**SOURCE:**
----------

P. I. — En un lieu qui, depuis, est devenu la quatrième place d’affaires mondiale...
J.-M. J. — Comme tous les concepts visionnaires, La Défense a été mal comprise à ses débuts. C’était une sorte de mini-Brasilia qui provoquait certaines réticences. Agora futuriste bordée de tours, elle était, il faut s’en souvenir, assez difficile d’accès par les parkings. Il y eut donc une période d’observation. J’ai, quant à moi, toujours été un grand fan de ce lieu, car il y règne une certaine poésie, je dirais presque à la Jacques Tati. Aujourd’hui, lorsqu’on voit des villes comme Shanghai ou Dubaï, cette porte vers le XXIe siècle fait tout à fait sens. Et la décision prise il y a trente ans par tous les politiques, de gauche comme de droite, d’y donner un grand concert populaire retransmis par satellite, de façon planétaire, n’était pas neutre. Cela dit, pour la petite histoire, je vous confierai qu’étant du signe de la Vierge, je suis précis et organisé. J’ai donc été agacé par le fait que la Grande Arche ait été décalée de quelques degrés, qu’elle ne soit pas exactement dans l’axe de l’Arc de triomphe et des Tuileries. Mitterrand s’en était félicité. C’était une coquetterie, une petite fantaisie orgueilleuse de sa part, comme s’il laissait là sa trace personnelle. J’ai appris plus tard que des raisons techniques d’infrastructure — passage du RER, de l’autoroute, etc. — avaient contraint l’architecte à ce choix. Il n’empêche que cela dérangeait ma perspective, la pyramide que j’avais installée constituant pour l’œil une sorte de viseur. Si tout est politique, le président récupérant l’affaire à son profit, le créateur, lui, est toujours égoïste. La morale et la création sont deux choses bien séparées. On crée d’abord pour soi, et puis on espère que les gens vous suivront...

----------

**ENREGISTREMENTS FOURNIS:**

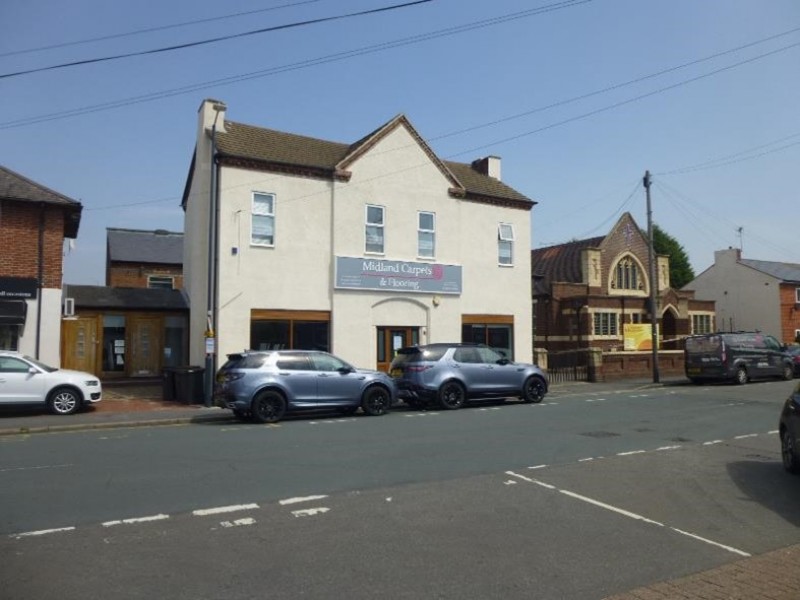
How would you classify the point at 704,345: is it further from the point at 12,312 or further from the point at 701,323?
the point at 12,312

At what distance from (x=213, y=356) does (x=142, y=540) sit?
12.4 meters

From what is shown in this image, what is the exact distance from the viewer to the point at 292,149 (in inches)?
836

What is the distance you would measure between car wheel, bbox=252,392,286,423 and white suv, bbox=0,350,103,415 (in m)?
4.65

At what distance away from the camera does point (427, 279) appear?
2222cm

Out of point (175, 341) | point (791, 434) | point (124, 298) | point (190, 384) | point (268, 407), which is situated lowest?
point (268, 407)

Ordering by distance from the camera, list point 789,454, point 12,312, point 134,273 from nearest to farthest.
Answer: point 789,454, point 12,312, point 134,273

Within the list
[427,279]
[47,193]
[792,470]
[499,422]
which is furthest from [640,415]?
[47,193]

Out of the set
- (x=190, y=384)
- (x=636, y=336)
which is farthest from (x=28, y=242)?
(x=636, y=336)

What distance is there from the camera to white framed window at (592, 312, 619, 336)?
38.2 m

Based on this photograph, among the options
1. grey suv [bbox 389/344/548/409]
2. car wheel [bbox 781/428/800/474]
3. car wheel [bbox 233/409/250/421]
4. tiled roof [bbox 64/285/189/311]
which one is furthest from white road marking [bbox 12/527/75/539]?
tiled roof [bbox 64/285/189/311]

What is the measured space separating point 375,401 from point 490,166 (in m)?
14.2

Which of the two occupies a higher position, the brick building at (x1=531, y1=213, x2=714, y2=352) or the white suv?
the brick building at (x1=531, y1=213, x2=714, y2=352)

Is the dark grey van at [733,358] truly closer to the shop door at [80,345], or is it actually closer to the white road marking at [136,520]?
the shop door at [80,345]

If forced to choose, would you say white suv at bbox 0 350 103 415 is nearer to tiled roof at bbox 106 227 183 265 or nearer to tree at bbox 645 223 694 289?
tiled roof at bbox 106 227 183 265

----------

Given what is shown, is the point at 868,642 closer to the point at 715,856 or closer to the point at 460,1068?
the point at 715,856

----------

**CONSIGNES DE L'EXERCICE:**
A - Répondez, s'il vous plaît, à ces questions sur l'entretien consacré à La Défense :
(i) À quoi La Défense est-elle comparée à ses débuts ?
(ii) De quel signe astrologique la personne interrogée dit-elle être ?
(iii) Quelles raisons techniques ont contraint l'architecte à décaler la Grande Arche ?
B - Reprenez l'entretien sur La Défense là où il s'arrête.

**RÉPONSES FOURNIES:**
A -
(i) À une sorte de mini-Brasilia.
(ii) Du signe de la Vierge.
(iii) Des raisons d'infrastructure : le passage du RER, de l'autoroute, etc.

B -
P. I. — Et ce fut un succès colossal : deux millions et demi de personnes, chiffre qui a été inscrit au livre Guinness des records...
J.-M. J. — Il y en eut un million de plus au Mont des Oiseaux, à Moscou, sept ans plus tard, record du plus grand concert jamais réalisé au monde, mais celui de La Défense a ceci de particulier qu’il a fédéré une foule arrivée de tous les horizons autour d’un projet architectural. Les gens sont venus, épaule contre épaule, partager quelque chose d’unique, et la vision aérienne de cette masse compacte qui prenait toute la largeur des avenues pour s’étendre sur 5 kilomètres à vol d’oiseau de la Grande Arche à l’Arc de Triomphe avait quelque chose de surréaliste. En même temps, extrêmement bon enfant, parce qu’il n’était alors pas question de terrorisme, on était dans une atmosphère d’innocence en matière de sécurité : la présence physique de la foule définissait le cadre du concert, en quelque sorte la salle de spectacle. Cette particularité inhérente à La Défense, je l’ai ressentie d’autant plus vivement que si je n’avais pas été musicien, j’aurais été architecte. Il existe, et ce n’est pas une découverte, une grande parenté entre musique et architecture. C’est, au fond, la recherche de la pureté d’une ligne. Ce qui m’a passionné, cette nuit-là, fut de mettre en lumière au sens propre comme au figuré cette vision futuriste de Paris. Plus je voyage, plus j’aime notre capitale à la calme architecture horizontale, où l’on voit le ciel. En même temps, il fallait établir un lien avec la modernité. Autant l’exception verticale de la tour Montparnasse intra-muros demeure terrible, autant La Défense est un concept réussi.
P. I. — Comment ce lien avec la modernité s’est-il traduit sur le plan musical ?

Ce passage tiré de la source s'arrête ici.